The (U.S.) National Institutes of Health website has a webpage that states that it contains

reports, data and analyses of NIH research activities

I feel as though this sounds awkward. Would "reports, data and analysis of NIH research activities" be better phrasing, or is the current one technically correct?


Solution 1:

There is nothing at all wrong with the original phrasing, technically or otherwise.

Converting analyses to the singular is at best misleading, since it implies there is only one analysis, which is unlikely to be true.

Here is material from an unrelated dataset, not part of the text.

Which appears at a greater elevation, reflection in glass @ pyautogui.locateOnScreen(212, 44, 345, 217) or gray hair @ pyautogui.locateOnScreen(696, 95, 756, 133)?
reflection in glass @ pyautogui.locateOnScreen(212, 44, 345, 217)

Perhaps it goes some way to explaining OP's misgivings about the plural if I point out that it's common practice for UK tv news programmes, for example, to end by saying something like "For more in-depth analysis of the news, go to our website..." In that construct we probably wouldn't hear the plural, even though obviously it's more 'accurate'. I think the mass media tend to assume analyses is a 'technical' term, too 'highbrow' for many of their audience.

Solution 2:

"Analysis" can be used as a collective noun, so multiple analyses can be described as "analysis", unless you talk of it in units.

Solution 3:

"Analysis" is the singular noun; "analyses" is the plural. Since your object is plural ("NIH research activities"), the inference is that at least one "analysis" has been made of each single "NIH research activity", and thus there are many "analyses" of the "NIH research activities".

This is further borne out by the other subjects: "reports" and "data", both of which are plural ("data", though often used to describe a single piece of information, is the plural of "datum").

If you wanted to specify that, indeed, there was only one analysis made of all NIH research activities, you would say "reports, data, and an analysis of all NIH research activities", using an indefinite article to reinforce the singular.